We're the go-to fail-safe city. Toss a guy from a plane, say he lands in the middle of traffic in downtown Fresno. Film the scene wherever you want. No one will know the difference.
That's Fresno a place most people have heard of, but few have actually been.
But can't we be more?
That'll be the question of the day at Fresno Filmmakers Forum, Oct. 27, at the Warnors Center for the Performing Arts. The city's first-ever film industry conference, the all-day event will feature technical workshops, a panel discussion and a brainstorming session examining ways to create a viable film industry in the San Joaquin Valley.
Organized by the Fresno Film and Entertainment Commission, Creative Fresno, and the local Entandem Productions, the event is open to film and video professionals, students and amateurs anyone, really, who works in local film or video production, wants to make independent films, or just support the development of a film industry in the Valley (and tickets are cheap $10 in advance, $15 day of).
And yes, that means you.
Local filmmakers tend to work in their own little bubbles, says Suzane Bertz-Rosa, a Creative Fresno board member and filmmaker. They don't have the visability or support of say an ArtHop, or the Rogue Festival. They might not even be aware there are others like them in town.
But there are.
In growing numbers, says Christine Autrant Mitchell, President of Entandem Productions, which is currently working on a Fresno documentary. I hear about new production companies being established more and more often. The main reason for the forum, she says, is to get everyone in the industry aware of each other.
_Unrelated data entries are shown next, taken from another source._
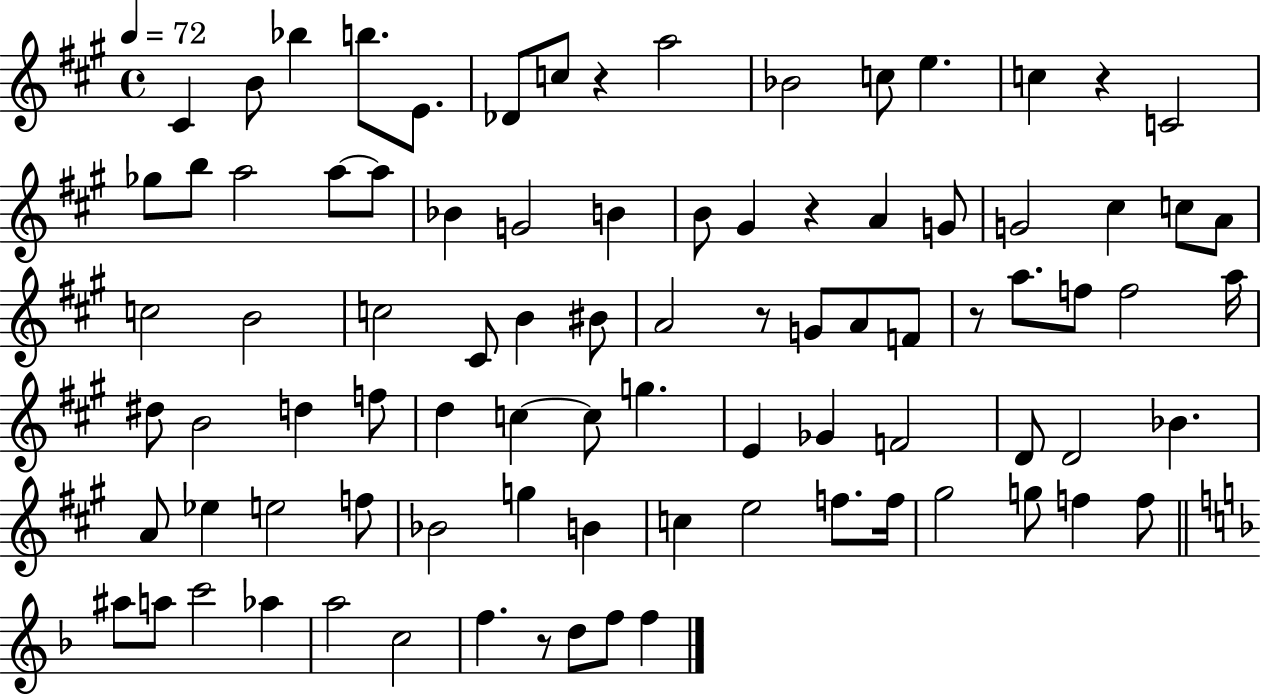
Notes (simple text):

C#4/q B4/e Bb5/q B5/e. E4/e. Db4/e C5/e R/q A5/h Bb4/h C5/e E5/q. C5/q R/q C4/h Gb5/e B5/e A5/h A5/e A5/e Bb4/q G4/h B4/q B4/e G#4/q R/q A4/q G4/e G4/h C#5/q C5/e A4/e C5/h B4/h C5/h C#4/e B4/q BIS4/e A4/h R/e G4/e A4/e F4/e R/e A5/e. F5/e F5/h A5/s D#5/e B4/h D5/q F5/e D5/q C5/q C5/e G5/q. E4/q Gb4/q F4/h D4/e D4/h Bb4/q. A4/e Eb5/q E5/h F5/e Bb4/h G5/q B4/q C5/q E5/h F5/e. F5/s G#5/h G5/e F5/q F5/e A#5/e A5/e C6/h Ab5/q A5/h C5/h F5/q. R/e D5/e F5/e F5/q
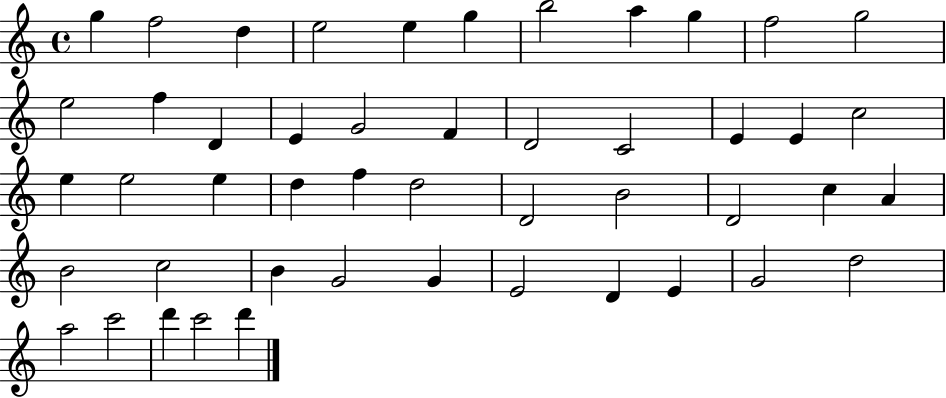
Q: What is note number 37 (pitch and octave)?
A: G4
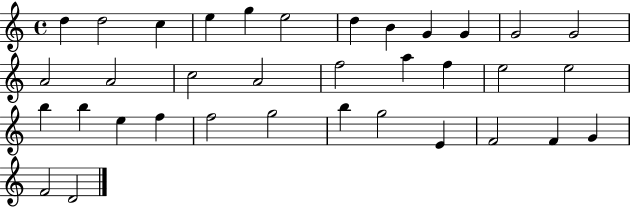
X:1
T:Untitled
M:4/4
L:1/4
K:C
d d2 c e g e2 d B G G G2 G2 A2 A2 c2 A2 f2 a f e2 e2 b b e f f2 g2 b g2 E F2 F G F2 D2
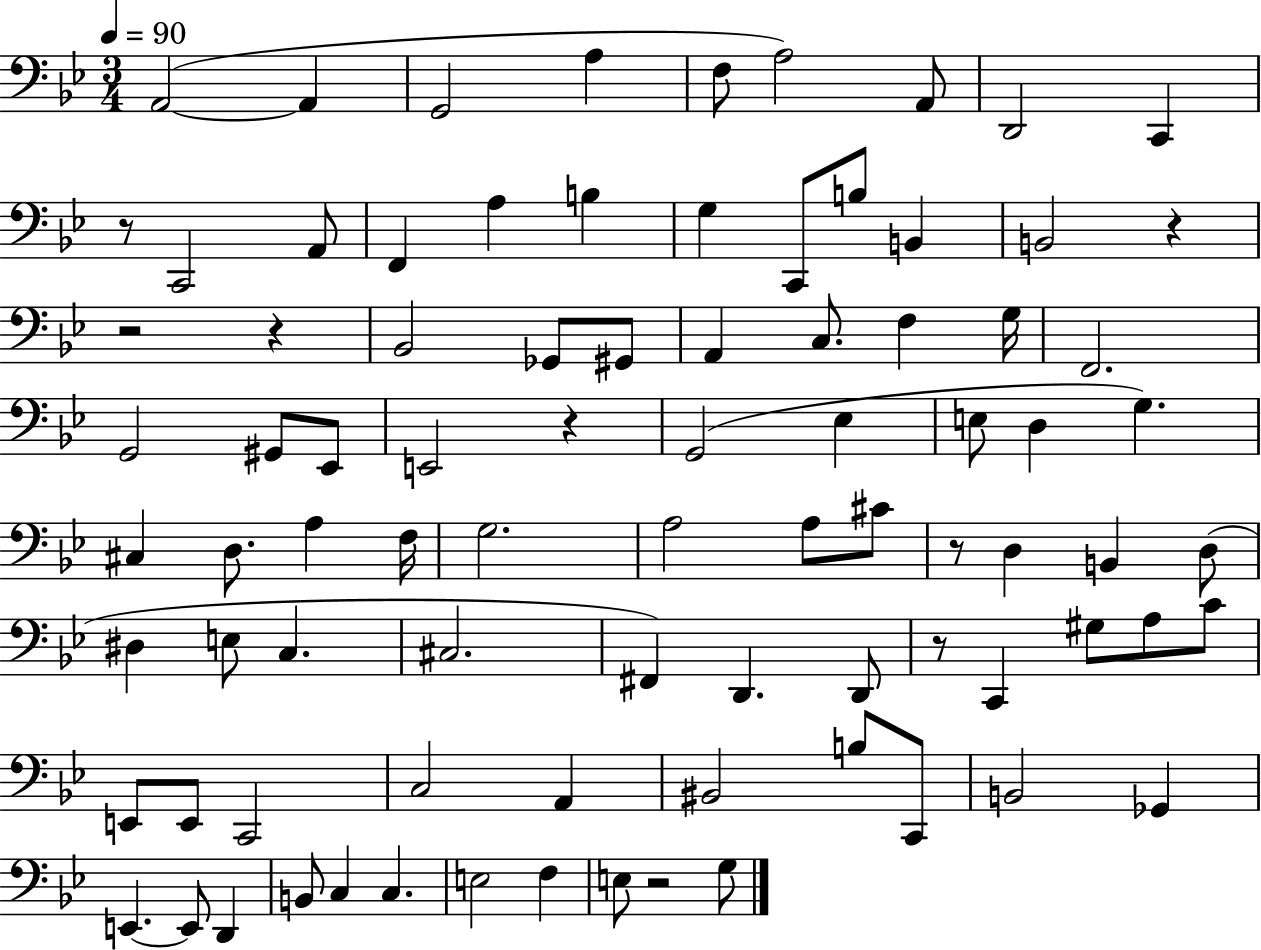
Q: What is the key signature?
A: BES major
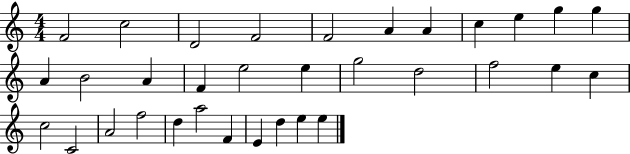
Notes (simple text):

F4/h C5/h D4/h F4/h F4/h A4/q A4/q C5/q E5/q G5/q G5/q A4/q B4/h A4/q F4/q E5/h E5/q G5/h D5/h F5/h E5/q C5/q C5/h C4/h A4/h F5/h D5/q A5/h F4/q E4/q D5/q E5/q E5/q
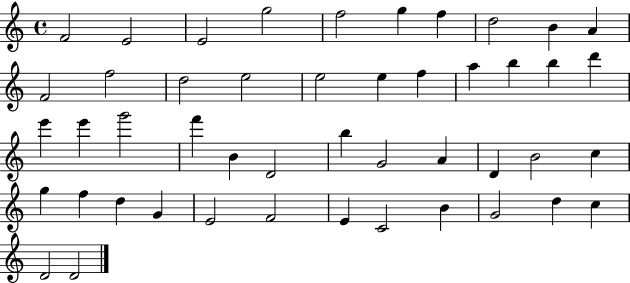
X:1
T:Untitled
M:4/4
L:1/4
K:C
F2 E2 E2 g2 f2 g f d2 B A F2 f2 d2 e2 e2 e f a b b d' e' e' g'2 f' B D2 b G2 A D B2 c g f d G E2 F2 E C2 B G2 d c D2 D2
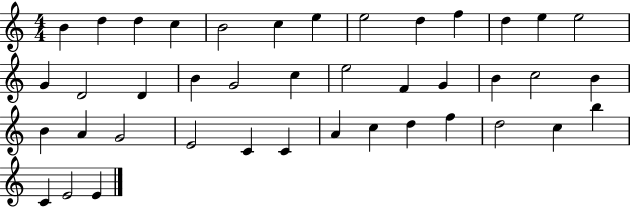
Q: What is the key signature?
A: C major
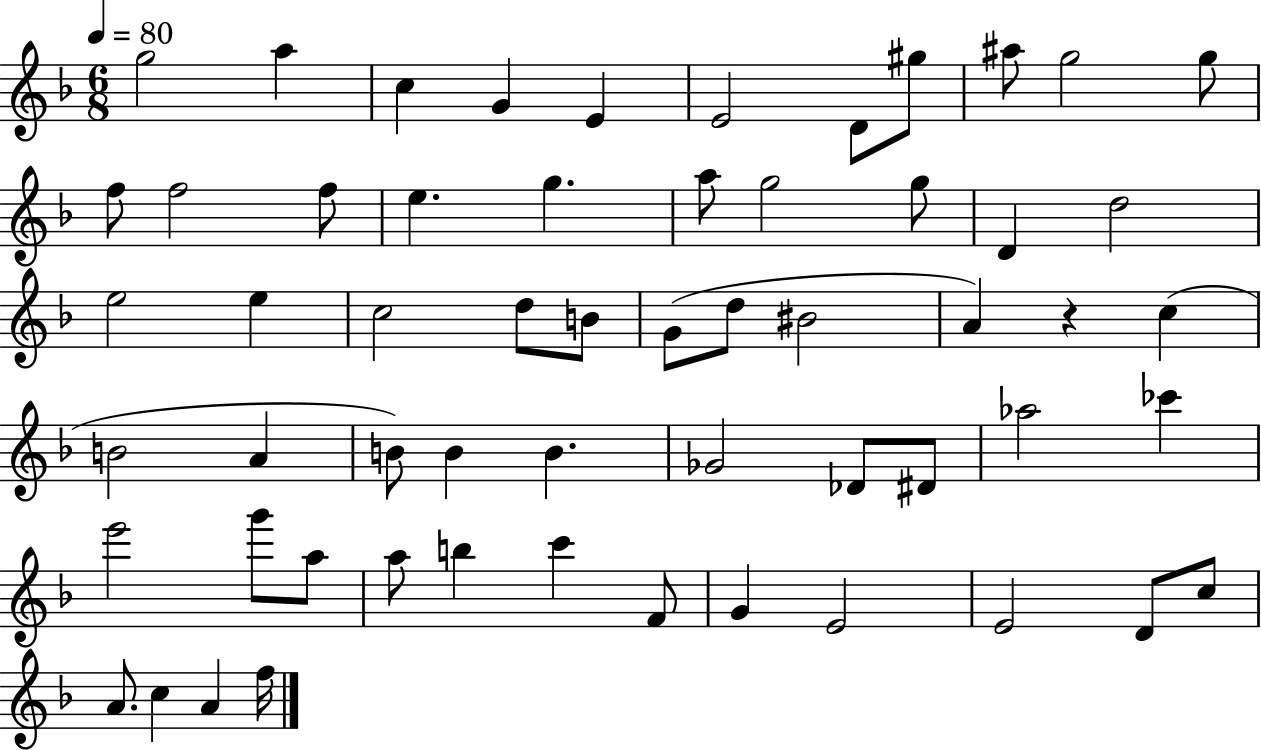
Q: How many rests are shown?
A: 1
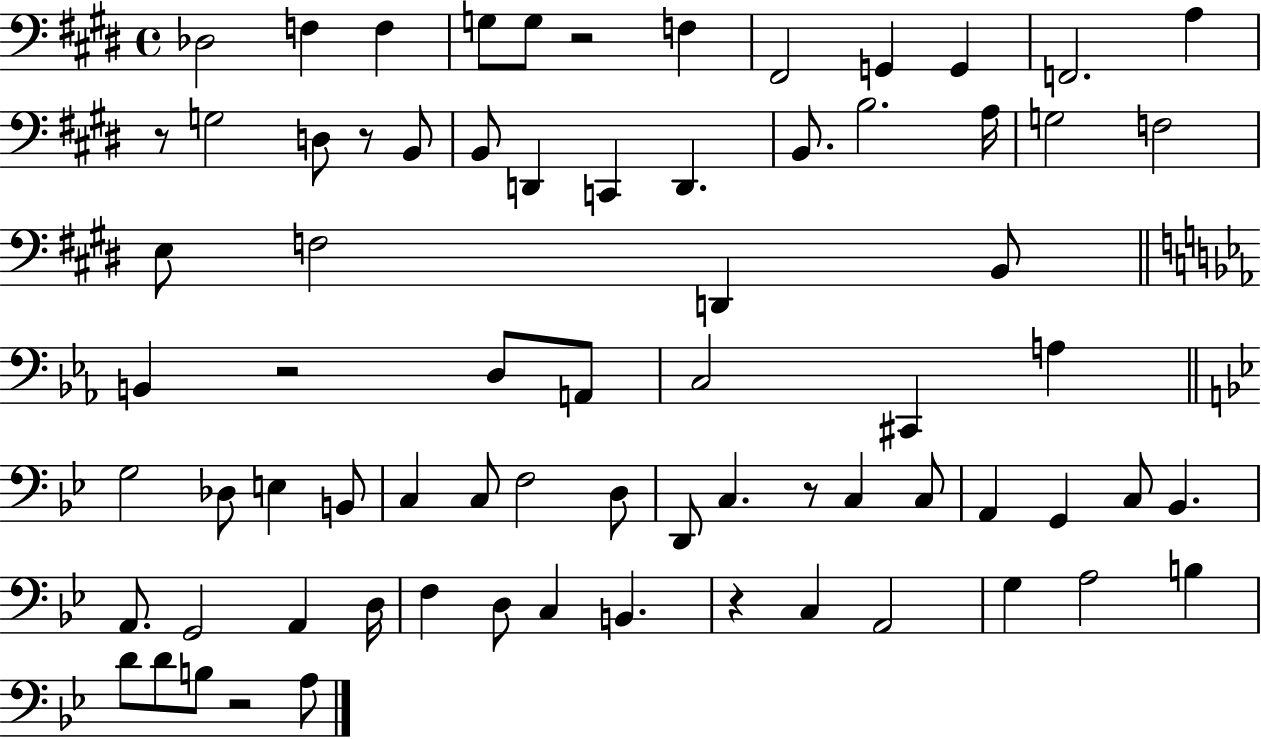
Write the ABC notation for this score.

X:1
T:Untitled
M:4/4
L:1/4
K:E
_D,2 F, F, G,/2 G,/2 z2 F, ^F,,2 G,, G,, F,,2 A, z/2 G,2 D,/2 z/2 B,,/2 B,,/2 D,, C,, D,, B,,/2 B,2 A,/4 G,2 F,2 E,/2 F,2 D,, B,,/2 B,, z2 D,/2 A,,/2 C,2 ^C,, A, G,2 _D,/2 E, B,,/2 C, C,/2 F,2 D,/2 D,,/2 C, z/2 C, C,/2 A,, G,, C,/2 _B,, A,,/2 G,,2 A,, D,/4 F, D,/2 C, B,, z C, A,,2 G, A,2 B, D/2 D/2 B,/2 z2 A,/2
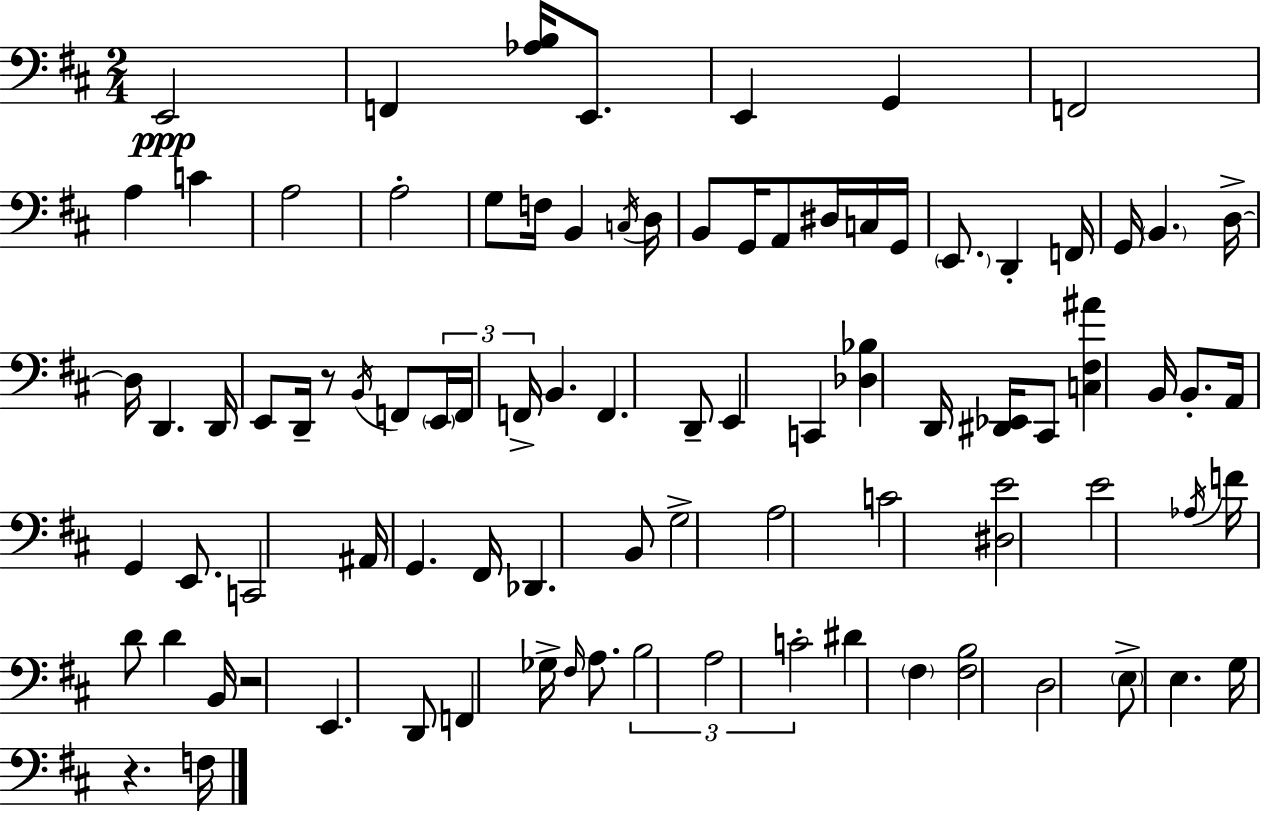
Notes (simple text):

E2/h F2/q [Ab3,B3]/s E2/e. E2/q G2/q F2/h A3/q C4/q A3/h A3/h G3/e F3/s B2/q C3/s D3/s B2/e G2/s A2/e D#3/s C3/s G2/s E2/e. D2/q F2/s G2/s B2/q. D3/s D3/s D2/q. D2/s E2/e D2/s R/e B2/s F2/e E2/s F2/s F2/s B2/q. F2/q. D2/e E2/q C2/q [Db3,Bb3]/q D2/s [D#2,Eb2]/s C#2/e [C3,F#3,A#4]/q B2/s B2/e. A2/s G2/q E2/e. C2/h A#2/s G2/q. F#2/s Db2/q. B2/e G3/h A3/h C4/h [D#3,E4]/h E4/h Ab3/s F4/s D4/e D4/q B2/s R/h E2/q. D2/e F2/q Gb3/s F#3/s A3/e. B3/h A3/h C4/h D#4/q F#3/q [F#3,B3]/h D3/h E3/e E3/q. G3/s R/q. F3/s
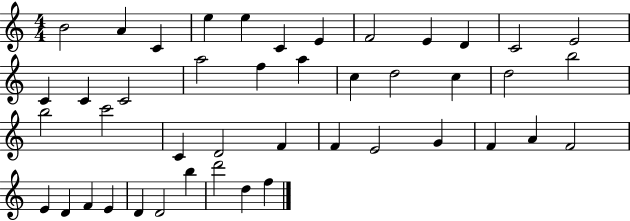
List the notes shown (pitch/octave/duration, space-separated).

B4/h A4/q C4/q E5/q E5/q C4/q E4/q F4/h E4/q D4/q C4/h E4/h C4/q C4/q C4/h A5/h F5/q A5/q C5/q D5/h C5/q D5/h B5/h B5/h C6/h C4/q D4/h F4/q F4/q E4/h G4/q F4/q A4/q F4/h E4/q D4/q F4/q E4/q D4/q D4/h B5/q D6/h D5/q F5/q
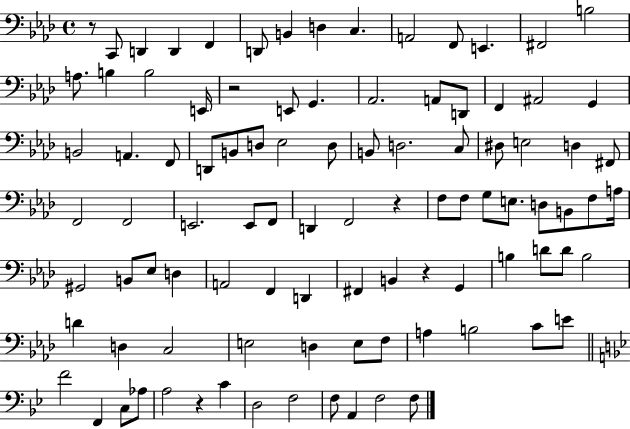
R/e C2/e D2/q D2/q F2/q D2/e B2/q D3/q C3/q. A2/h F2/e E2/q. F#2/h B3/h A3/e. B3/q B3/h E2/s R/h E2/e G2/q. Ab2/h. A2/e D2/e F2/q A#2/h G2/q B2/h A2/q. F2/e D2/e B2/e D3/e Eb3/h D3/e B2/e D3/h. C3/e D#3/e E3/h D3/q F#2/e F2/h F2/h E2/h. E2/e F2/e D2/q F2/h R/q F3/e F3/e G3/e E3/e. D3/e B2/e F3/e A3/s G#2/h B2/e Eb3/e D3/q A2/h F2/q D2/q F#2/q B2/q R/q G2/q B3/q D4/e D4/e B3/h D4/q D3/q C3/h E3/h D3/q E3/e F3/e A3/q B3/h C4/e E4/e F4/h F2/q C3/e Ab3/e A3/h R/q C4/q D3/h F3/h F3/e A2/q F3/h F3/e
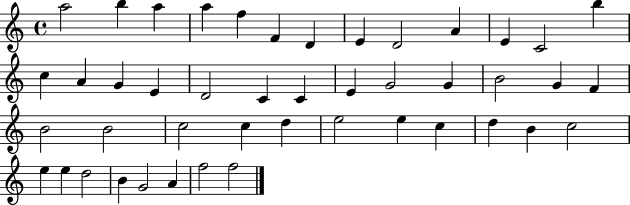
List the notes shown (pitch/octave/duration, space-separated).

A5/h B5/q A5/q A5/q F5/q F4/q D4/q E4/q D4/h A4/q E4/q C4/h B5/q C5/q A4/q G4/q E4/q D4/h C4/q C4/q E4/q G4/h G4/q B4/h G4/q F4/q B4/h B4/h C5/h C5/q D5/q E5/h E5/q C5/q D5/q B4/q C5/h E5/q E5/q D5/h B4/q G4/h A4/q F5/h F5/h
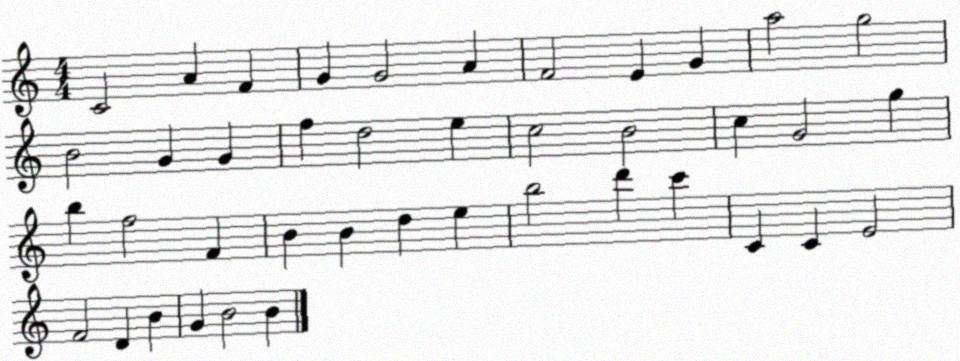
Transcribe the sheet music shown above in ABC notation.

X:1
T:Untitled
M:4/4
L:1/4
K:C
C2 A F G G2 A F2 E G a2 g2 B2 G G f d2 e c2 B2 c G2 g b f2 F B B d e b2 d' c' C C E2 F2 D B G B2 B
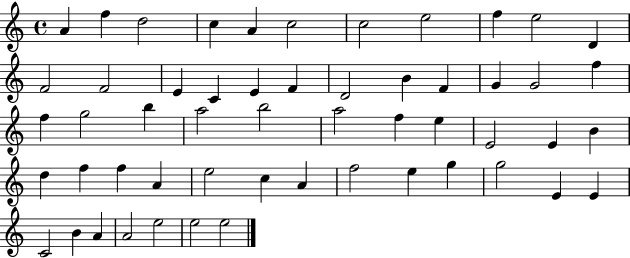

But this is about more than home-grown filmmakers.
This is economics.
Film productions make us money.
A single commercial film or television shoot can have an economic impact of $25,000 to $95,000 a day, according to the Association of Film Commissioners International. The recent Paramount production brought a $200,000 influx to local businesses. And developing Fresno's film industry will build the infrastructure to keep those on-location shoots coming, says Fresno Film and Entertainment Commissioner Ray Arthur.
And we're close to L.A.
Major studios already know that Fresno is a great place for on-location film production. Expanding our own local industry, facilities and trained personnel will make us even more attractive, while creating very competitive companies right here, Arthur says.
The seven speakers and panelists include: John Hall, Chairman of Fresno
Reel Pride and Director of Development and the Fresno Metropolitan
Museum; Cherie Franklin, acting coach and actress; Jeff Hall, President
of Maximus Media Inc.; John Kelly, director of photography; Jerry Lee,
Vice President of Programming and Partnerships, Valley Public
Television; Ashley Swearengin, Chief Operations Officer, Regional Jobs
Initiative; Robert Thissen, writer and director and Kerry Yo Nakagawa,
author, historian, producer and educator.